-- Opening Marker --

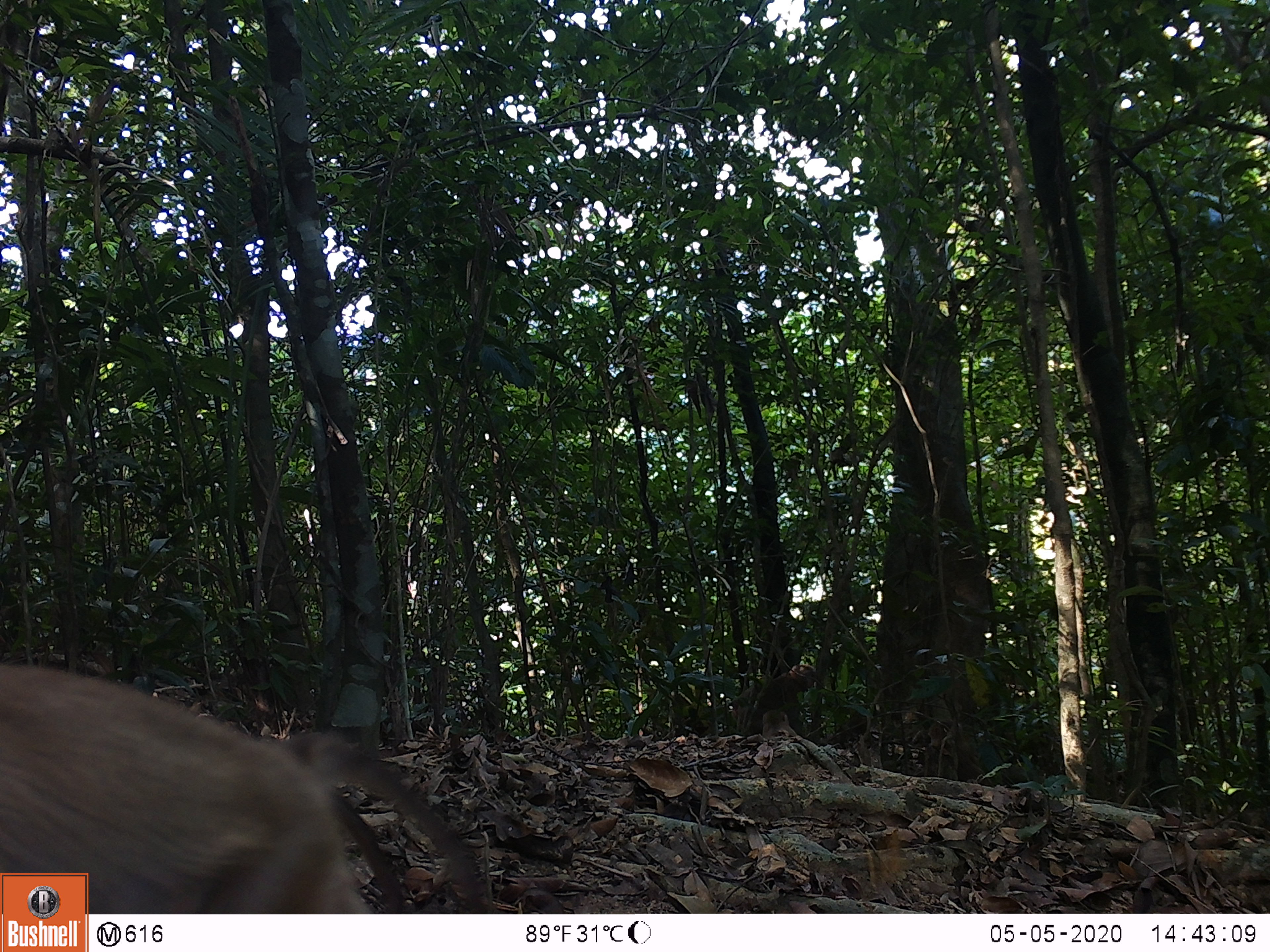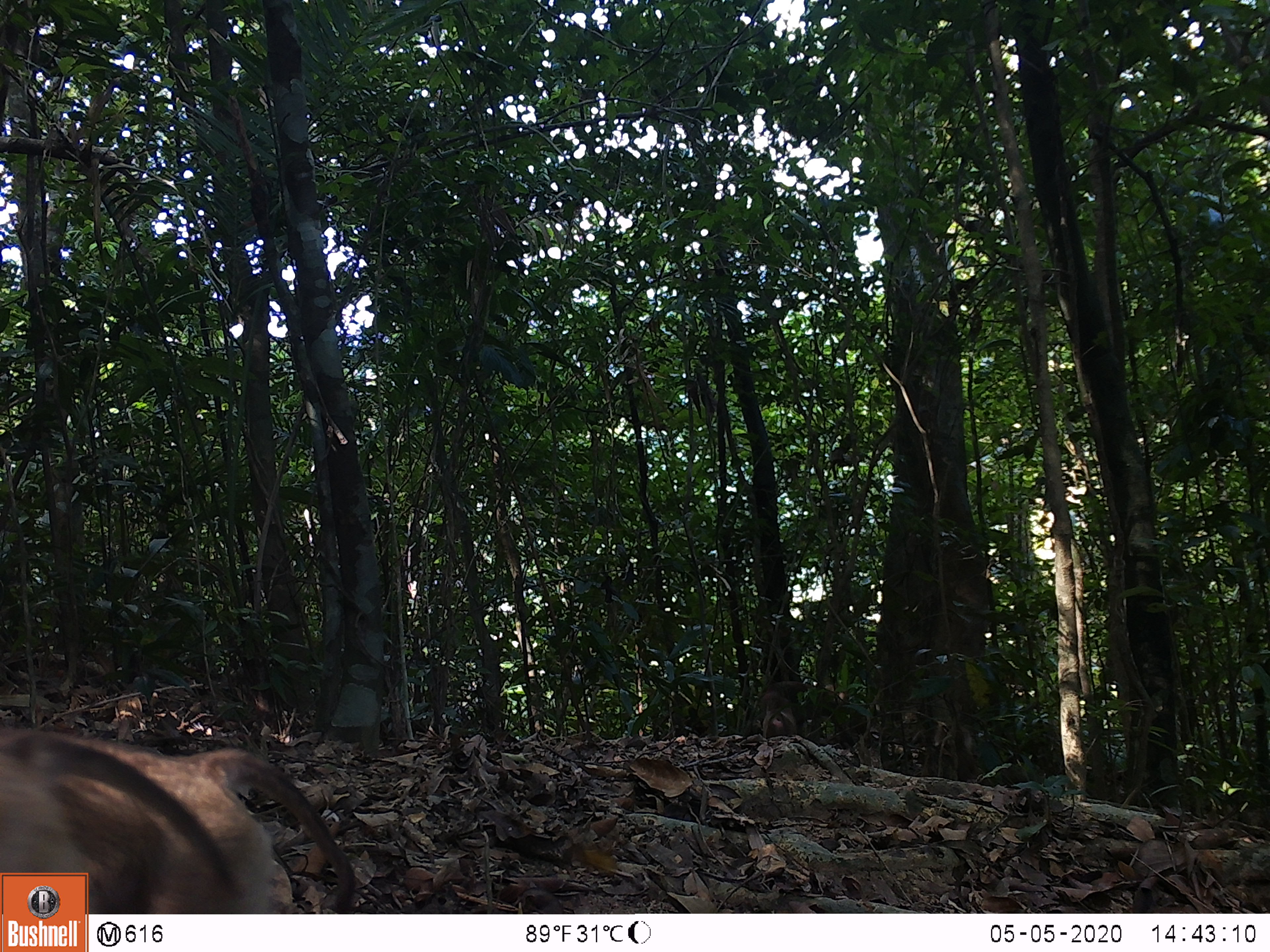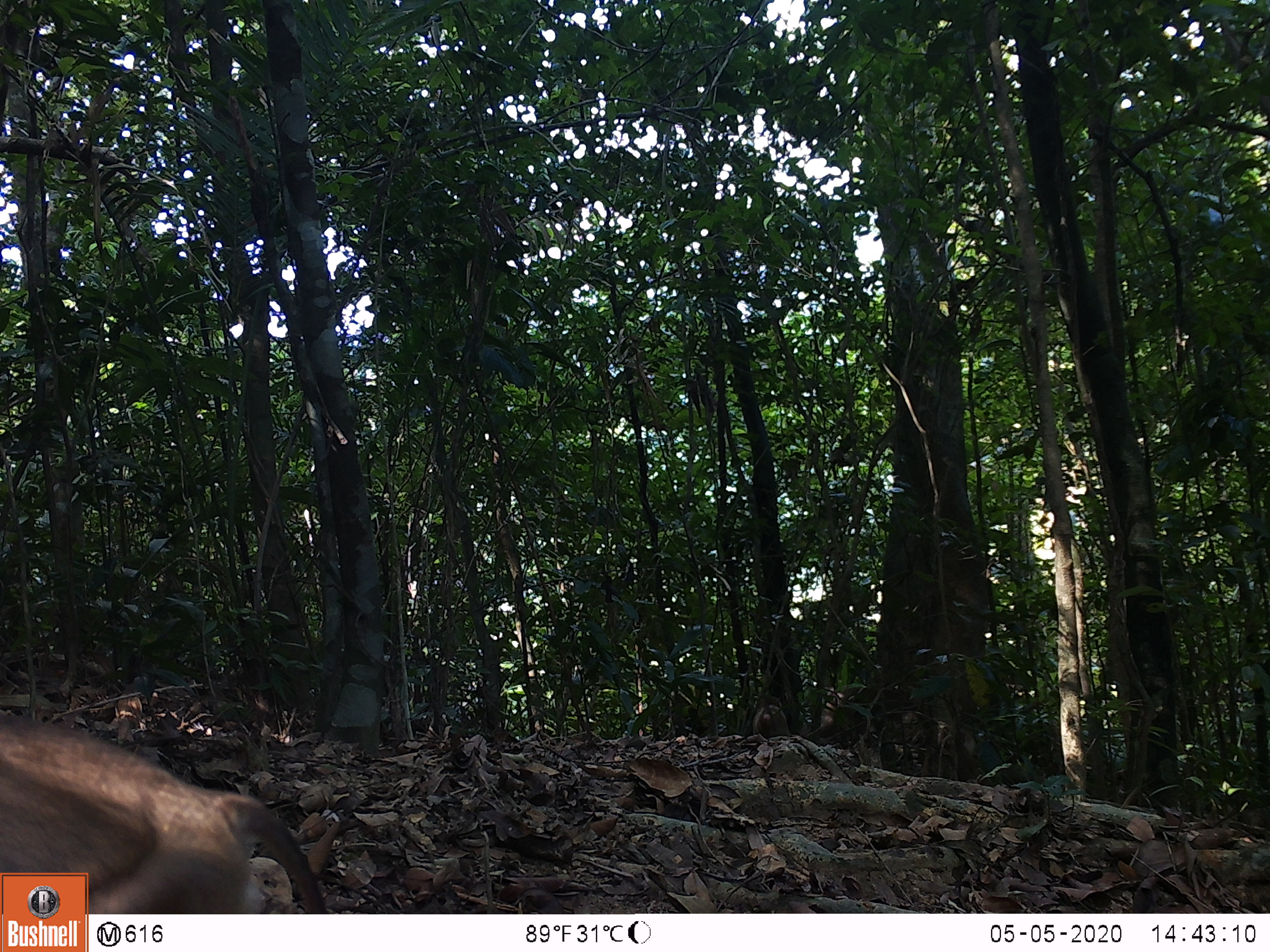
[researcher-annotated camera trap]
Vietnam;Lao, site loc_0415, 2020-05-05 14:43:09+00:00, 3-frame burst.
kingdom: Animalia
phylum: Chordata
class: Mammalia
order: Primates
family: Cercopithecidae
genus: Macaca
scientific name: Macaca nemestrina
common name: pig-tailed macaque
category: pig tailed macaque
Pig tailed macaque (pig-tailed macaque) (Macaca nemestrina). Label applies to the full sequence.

-- Closing Marker --
-- Opening Marker --

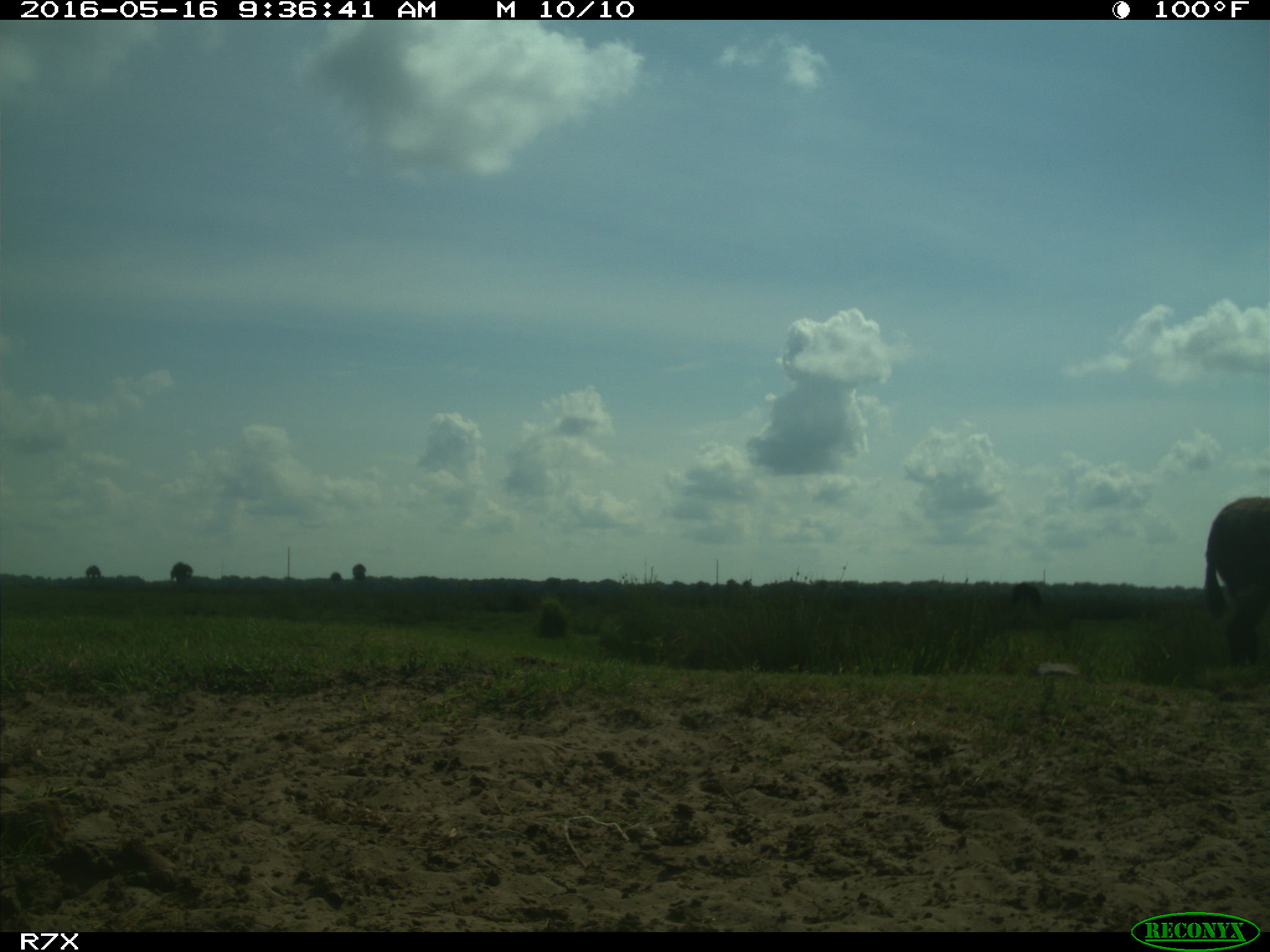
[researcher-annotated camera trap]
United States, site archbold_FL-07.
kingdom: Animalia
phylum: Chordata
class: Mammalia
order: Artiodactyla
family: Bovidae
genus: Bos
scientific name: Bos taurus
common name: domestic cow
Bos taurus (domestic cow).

-- Closing Marker --
-- Opening Marker --

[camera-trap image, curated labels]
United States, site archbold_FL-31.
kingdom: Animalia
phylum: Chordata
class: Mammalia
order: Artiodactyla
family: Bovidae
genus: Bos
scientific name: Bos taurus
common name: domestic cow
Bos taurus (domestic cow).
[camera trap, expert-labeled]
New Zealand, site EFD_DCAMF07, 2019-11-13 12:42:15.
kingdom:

-- Closing Marker --

Task objective → Go through the entries above and pull out each line with "United" in it.

Answer section →
United States, site archbold_FL-07.
United States, site archbold_FL-31.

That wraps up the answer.